You can choose any embedded Linux board and get a JUCE Standalone application built and running on it, and then work on fine-tuning the distribution you’re using to get the best possible performance, including enabling realtime options and making configuration changes to squeeze as much performance as possible out of the distribution you’ve chosen. Its not a requirement that you do the realtime tuning up front - its also quite feasible to get the application running on a regular desktop first (if you need to bootstrap development efforts), and then test on the embedded environment.
Key to this is that you have a good build infrastructure (CI/CD) set up for your project, so that it can be simply a matter of pushing to your repo from the desktop testing environment, pulling into the embedded environment and testing.

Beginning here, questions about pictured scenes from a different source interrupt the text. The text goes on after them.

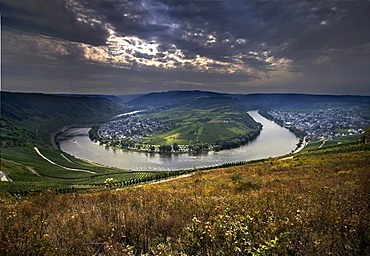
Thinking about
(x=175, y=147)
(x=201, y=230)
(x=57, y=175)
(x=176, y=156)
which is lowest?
(x=176, y=156)

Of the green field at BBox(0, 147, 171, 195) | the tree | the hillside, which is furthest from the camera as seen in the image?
the tree

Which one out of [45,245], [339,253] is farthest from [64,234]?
[339,253]

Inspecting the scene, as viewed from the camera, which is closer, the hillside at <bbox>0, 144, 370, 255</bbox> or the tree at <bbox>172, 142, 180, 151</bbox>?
the hillside at <bbox>0, 144, 370, 255</bbox>

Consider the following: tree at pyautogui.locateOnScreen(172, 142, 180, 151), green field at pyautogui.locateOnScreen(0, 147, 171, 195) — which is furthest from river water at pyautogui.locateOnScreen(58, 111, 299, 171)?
green field at pyautogui.locateOnScreen(0, 147, 171, 195)

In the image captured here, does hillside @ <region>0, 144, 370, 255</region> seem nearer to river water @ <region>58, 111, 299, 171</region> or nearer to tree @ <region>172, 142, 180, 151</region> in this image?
river water @ <region>58, 111, 299, 171</region>

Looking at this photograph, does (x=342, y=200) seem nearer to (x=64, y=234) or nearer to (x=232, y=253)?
(x=232, y=253)

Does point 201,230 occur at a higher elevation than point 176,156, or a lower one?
higher

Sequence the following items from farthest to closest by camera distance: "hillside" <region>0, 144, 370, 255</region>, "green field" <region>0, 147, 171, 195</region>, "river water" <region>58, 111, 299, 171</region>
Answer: "river water" <region>58, 111, 299, 171</region> → "green field" <region>0, 147, 171, 195</region> → "hillside" <region>0, 144, 370, 255</region>

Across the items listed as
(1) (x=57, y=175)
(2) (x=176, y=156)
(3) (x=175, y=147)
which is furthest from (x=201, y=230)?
(3) (x=175, y=147)

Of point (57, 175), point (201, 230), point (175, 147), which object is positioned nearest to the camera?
point (201, 230)

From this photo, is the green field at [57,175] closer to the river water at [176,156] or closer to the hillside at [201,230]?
the river water at [176,156]

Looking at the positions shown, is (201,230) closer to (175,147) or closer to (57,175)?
(57,175)
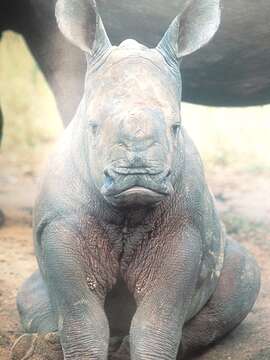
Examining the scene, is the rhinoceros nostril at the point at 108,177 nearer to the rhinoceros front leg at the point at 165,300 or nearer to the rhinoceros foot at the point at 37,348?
the rhinoceros front leg at the point at 165,300

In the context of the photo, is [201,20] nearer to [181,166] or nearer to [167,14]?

I have experience with developing high performance realtime software on Toradex hardware, for non-audio but high-performance scientific applications, and it was quite feasible to get things running as well as possible in a workstation-Linux environment, and then deploy to the Toradex-based SOM for further testing and performance optimization.

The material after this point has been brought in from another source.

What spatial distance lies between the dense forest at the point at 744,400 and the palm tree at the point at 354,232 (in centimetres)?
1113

Note that this requires a bit of dexterity when it comes to math operations and capabilities of ones compiler - but the most important workflow, imho, is having good CI/CD between the two worlds, so that very strong testing and profiling can occur as development proceeds. The Toradex SOM’s are very reliable, but a lot of this has to do with BOM costs, as well. There are a lot of modules out there - so its very important to have this CI/CD workflow ready to run when the time comes to start evaluating performance.